Von der geplanten Eröffnung einer Wohngemeinschaft für Frauen aus der Haft oder ähnlichen Lebenskrisen in Scheideweg hatten wir berichtet. Nun arbeitet seit September ein Mitarbeiterinnen-Team und bereitet den Start der Frauen-WG konkret vor, die ersten Frauen können wir ab Oktober aufnehmen.
Starten wir die Frauen-WG in einem Haus in Scheideweg, in dem zugleich eine Mitarbeiterfamilie lebt. Ein junges pädagogisches Team wird die Frauen begleiten. Auf dem Foto oben zu sehen: Vivien Markwart (BFDlerin), Halina Bauer, Maria Gröninger, Ylva Preuß (v.l.n.r.). Das Team wird weiter ergänzt.
Etwa 6% der Inhaftierten in Deutschland sind Mädchen und Frauen. Einige treffen wir regelmäßig in der JVA Köln und seit diesem Jahr auch in der Jugendstrafanstalt Wuppertal-Ronsdorf. Warum Frauen in viel geringerem Umfang inhaftiert werden als Männer, konnten Wissenschaftler bisher nicht schlüssig klären.

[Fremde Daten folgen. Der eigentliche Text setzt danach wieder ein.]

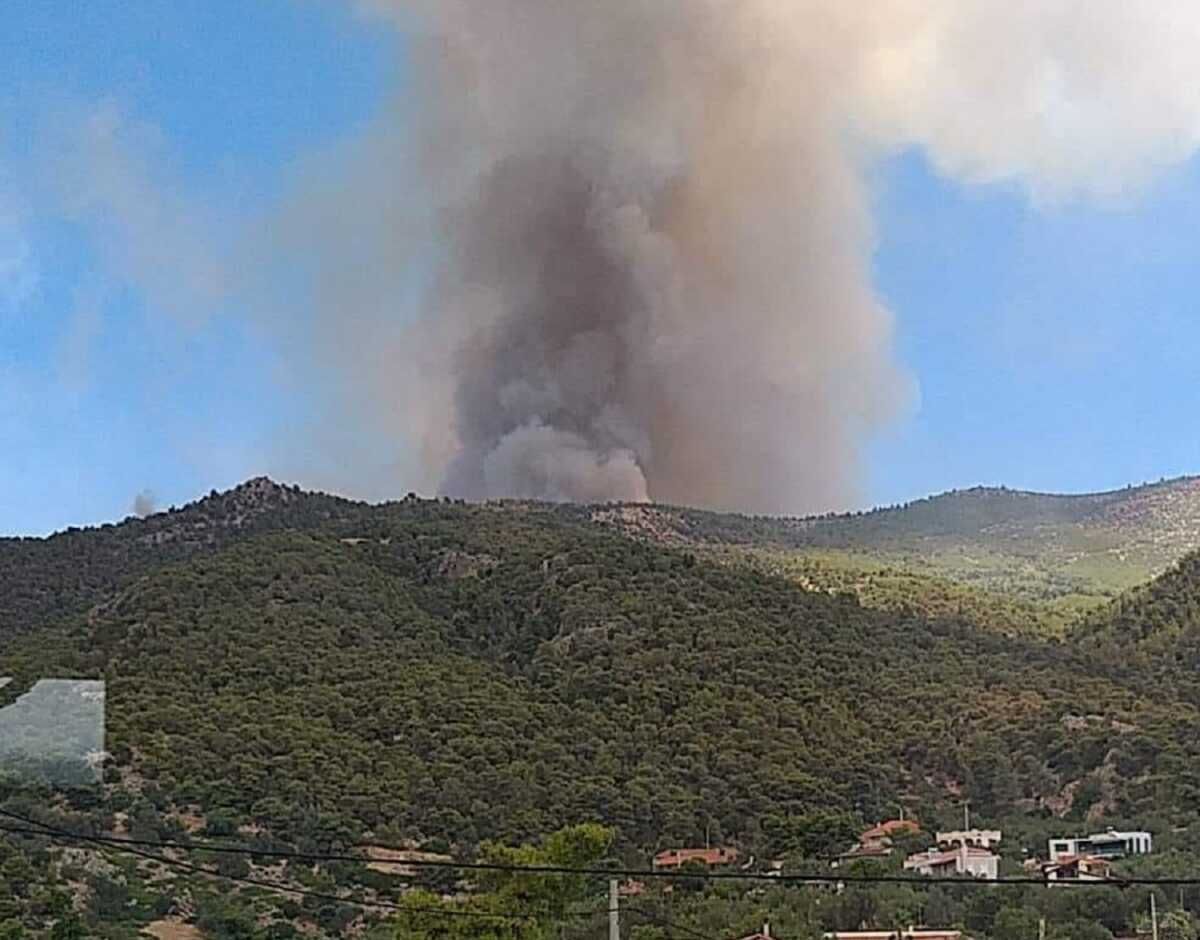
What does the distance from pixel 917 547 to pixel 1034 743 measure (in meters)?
28.1

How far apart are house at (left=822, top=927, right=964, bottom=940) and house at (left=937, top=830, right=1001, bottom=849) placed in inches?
220

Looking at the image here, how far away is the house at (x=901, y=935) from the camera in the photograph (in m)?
22.1

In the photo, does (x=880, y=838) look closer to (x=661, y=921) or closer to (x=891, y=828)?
(x=891, y=828)

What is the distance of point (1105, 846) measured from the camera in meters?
27.4

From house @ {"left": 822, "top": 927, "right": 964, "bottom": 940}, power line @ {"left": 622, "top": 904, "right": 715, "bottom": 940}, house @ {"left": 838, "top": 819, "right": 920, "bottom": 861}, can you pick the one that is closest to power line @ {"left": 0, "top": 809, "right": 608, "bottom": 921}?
power line @ {"left": 622, "top": 904, "right": 715, "bottom": 940}

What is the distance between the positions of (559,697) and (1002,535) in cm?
3244

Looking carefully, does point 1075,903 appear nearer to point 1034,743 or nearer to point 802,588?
point 1034,743

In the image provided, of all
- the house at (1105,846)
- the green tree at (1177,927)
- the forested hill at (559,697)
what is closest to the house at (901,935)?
the green tree at (1177,927)

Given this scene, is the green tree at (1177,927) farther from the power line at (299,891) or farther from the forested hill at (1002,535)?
the forested hill at (1002,535)

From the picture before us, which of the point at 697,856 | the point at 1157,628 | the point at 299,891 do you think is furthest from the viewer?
the point at 1157,628

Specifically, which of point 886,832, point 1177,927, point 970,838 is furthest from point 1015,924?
point 886,832

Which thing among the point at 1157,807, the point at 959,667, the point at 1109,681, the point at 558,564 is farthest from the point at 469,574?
the point at 1157,807

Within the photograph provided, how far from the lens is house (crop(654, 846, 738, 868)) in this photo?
27656 millimetres

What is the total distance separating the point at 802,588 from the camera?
4450 cm
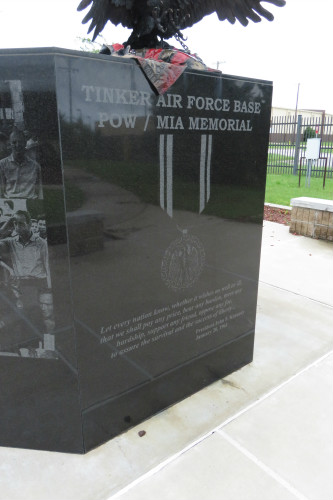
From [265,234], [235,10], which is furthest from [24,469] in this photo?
[265,234]

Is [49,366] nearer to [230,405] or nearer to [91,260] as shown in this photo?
[91,260]

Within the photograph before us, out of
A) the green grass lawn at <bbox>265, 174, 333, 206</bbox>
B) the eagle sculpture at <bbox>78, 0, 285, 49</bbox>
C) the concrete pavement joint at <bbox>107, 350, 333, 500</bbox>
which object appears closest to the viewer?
the concrete pavement joint at <bbox>107, 350, 333, 500</bbox>

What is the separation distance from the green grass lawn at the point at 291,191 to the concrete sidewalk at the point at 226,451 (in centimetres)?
705

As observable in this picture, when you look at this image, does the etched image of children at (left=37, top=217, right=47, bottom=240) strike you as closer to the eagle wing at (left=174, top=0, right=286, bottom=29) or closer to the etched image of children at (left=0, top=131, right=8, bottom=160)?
the etched image of children at (left=0, top=131, right=8, bottom=160)

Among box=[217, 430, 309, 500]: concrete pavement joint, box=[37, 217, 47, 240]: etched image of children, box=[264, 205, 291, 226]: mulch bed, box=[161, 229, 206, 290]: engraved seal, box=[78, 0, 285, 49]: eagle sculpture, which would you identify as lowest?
box=[217, 430, 309, 500]: concrete pavement joint

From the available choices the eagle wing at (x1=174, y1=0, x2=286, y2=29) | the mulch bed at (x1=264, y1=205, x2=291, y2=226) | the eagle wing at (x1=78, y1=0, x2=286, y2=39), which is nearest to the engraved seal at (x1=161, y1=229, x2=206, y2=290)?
the eagle wing at (x1=78, y1=0, x2=286, y2=39)

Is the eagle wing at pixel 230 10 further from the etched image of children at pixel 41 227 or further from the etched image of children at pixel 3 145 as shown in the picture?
the etched image of children at pixel 41 227

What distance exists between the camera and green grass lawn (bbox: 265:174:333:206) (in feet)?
33.2

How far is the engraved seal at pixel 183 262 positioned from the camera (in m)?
2.40

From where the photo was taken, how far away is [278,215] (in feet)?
26.8

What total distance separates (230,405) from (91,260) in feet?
4.79

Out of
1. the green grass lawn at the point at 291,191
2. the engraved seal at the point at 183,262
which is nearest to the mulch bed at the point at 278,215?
the green grass lawn at the point at 291,191

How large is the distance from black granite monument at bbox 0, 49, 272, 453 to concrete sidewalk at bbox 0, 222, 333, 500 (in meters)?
0.14

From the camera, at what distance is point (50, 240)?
6.28 ft
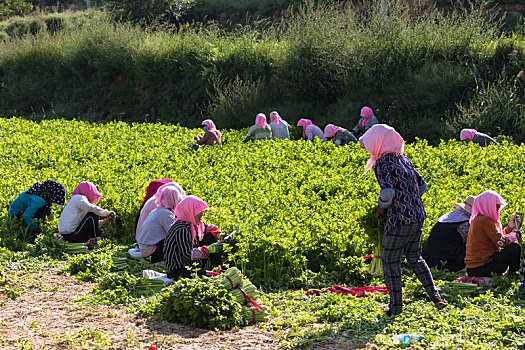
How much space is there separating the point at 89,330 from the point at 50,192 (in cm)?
436

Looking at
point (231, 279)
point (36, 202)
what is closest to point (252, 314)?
point (231, 279)

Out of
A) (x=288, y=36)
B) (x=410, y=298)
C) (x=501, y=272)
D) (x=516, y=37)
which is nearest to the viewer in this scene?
(x=410, y=298)

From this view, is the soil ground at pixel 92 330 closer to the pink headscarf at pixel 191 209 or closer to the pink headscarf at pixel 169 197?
the pink headscarf at pixel 191 209

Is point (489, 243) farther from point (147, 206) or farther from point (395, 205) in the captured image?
point (147, 206)

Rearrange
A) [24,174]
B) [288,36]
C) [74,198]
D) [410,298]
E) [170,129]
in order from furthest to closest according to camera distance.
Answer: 1. [288,36]
2. [170,129]
3. [24,174]
4. [74,198]
5. [410,298]

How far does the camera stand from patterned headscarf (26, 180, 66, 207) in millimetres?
9609

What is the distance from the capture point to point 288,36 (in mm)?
21594

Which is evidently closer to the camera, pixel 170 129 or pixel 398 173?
pixel 398 173

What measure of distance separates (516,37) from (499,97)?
300 cm

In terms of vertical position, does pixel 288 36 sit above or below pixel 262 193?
above

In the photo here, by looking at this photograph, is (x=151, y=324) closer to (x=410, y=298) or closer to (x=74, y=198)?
(x=410, y=298)

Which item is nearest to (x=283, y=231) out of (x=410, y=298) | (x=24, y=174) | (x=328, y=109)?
(x=410, y=298)

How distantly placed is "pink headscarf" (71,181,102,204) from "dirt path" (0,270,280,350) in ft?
8.34

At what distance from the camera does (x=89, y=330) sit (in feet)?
19.0
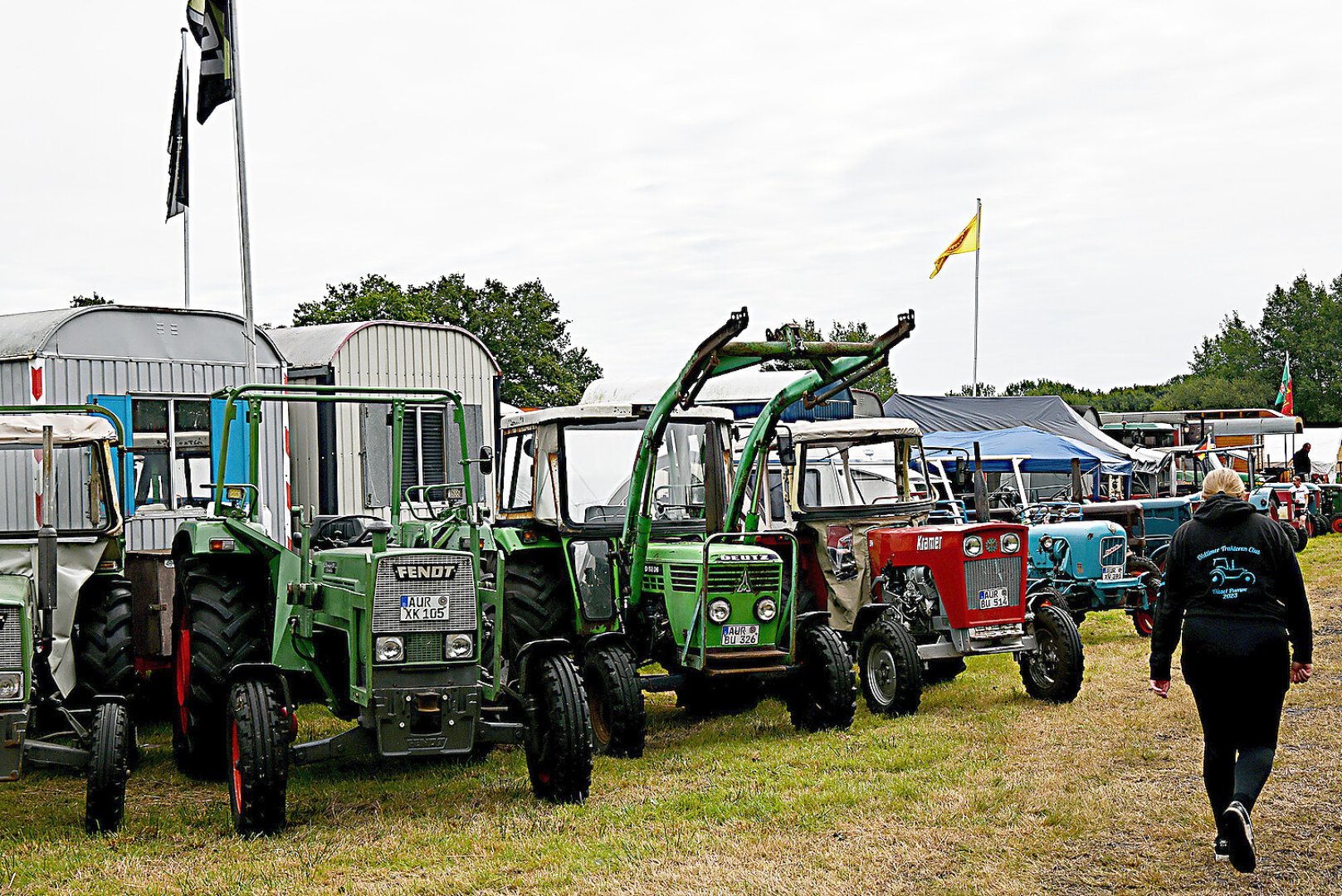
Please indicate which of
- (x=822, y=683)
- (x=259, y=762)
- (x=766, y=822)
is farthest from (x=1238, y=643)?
(x=259, y=762)

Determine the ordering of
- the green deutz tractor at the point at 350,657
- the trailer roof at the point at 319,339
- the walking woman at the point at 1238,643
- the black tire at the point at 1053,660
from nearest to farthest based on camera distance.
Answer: the walking woman at the point at 1238,643, the green deutz tractor at the point at 350,657, the black tire at the point at 1053,660, the trailer roof at the point at 319,339

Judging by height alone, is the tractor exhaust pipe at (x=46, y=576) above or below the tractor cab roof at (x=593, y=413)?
below

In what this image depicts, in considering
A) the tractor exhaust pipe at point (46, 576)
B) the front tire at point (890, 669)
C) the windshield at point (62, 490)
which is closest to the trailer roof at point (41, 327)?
the windshield at point (62, 490)

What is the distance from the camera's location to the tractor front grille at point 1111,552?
12312mm

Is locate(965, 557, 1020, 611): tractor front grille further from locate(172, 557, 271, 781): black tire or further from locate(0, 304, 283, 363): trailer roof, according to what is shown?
locate(0, 304, 283, 363): trailer roof

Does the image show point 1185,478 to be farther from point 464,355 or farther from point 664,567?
point 664,567

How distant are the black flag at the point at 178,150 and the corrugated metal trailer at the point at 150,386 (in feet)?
12.8

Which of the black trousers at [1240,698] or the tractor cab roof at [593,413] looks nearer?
the black trousers at [1240,698]

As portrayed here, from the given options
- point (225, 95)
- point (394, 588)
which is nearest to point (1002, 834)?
point (394, 588)

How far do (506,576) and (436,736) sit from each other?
2375 millimetres

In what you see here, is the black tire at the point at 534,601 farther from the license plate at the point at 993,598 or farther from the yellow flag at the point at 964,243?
the yellow flag at the point at 964,243

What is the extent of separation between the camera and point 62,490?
10109 millimetres

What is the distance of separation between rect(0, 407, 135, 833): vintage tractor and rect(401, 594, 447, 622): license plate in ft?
4.57

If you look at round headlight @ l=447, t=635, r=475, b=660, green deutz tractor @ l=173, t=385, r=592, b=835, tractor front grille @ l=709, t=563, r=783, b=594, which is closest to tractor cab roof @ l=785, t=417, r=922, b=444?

Was aber klar beschrieben werden kann, ist die Situation, in der sich viele haftentlassene Frauen befinden: Dazu gehören die Erfahrung von Armut, Gewalt, Missbrauch und Sucht, das Fehlen sicheren Wohnraums, ein schlechter Gesundheitszustand, der Verlust der Position innerhalb der Familie, fehlende berufliche Perspektiven und eine geringe Selbstachtung. Als Frau inhaftiert zu sein, wird gesellschaftlich besonders negativ bewertet (Stigmatisierung).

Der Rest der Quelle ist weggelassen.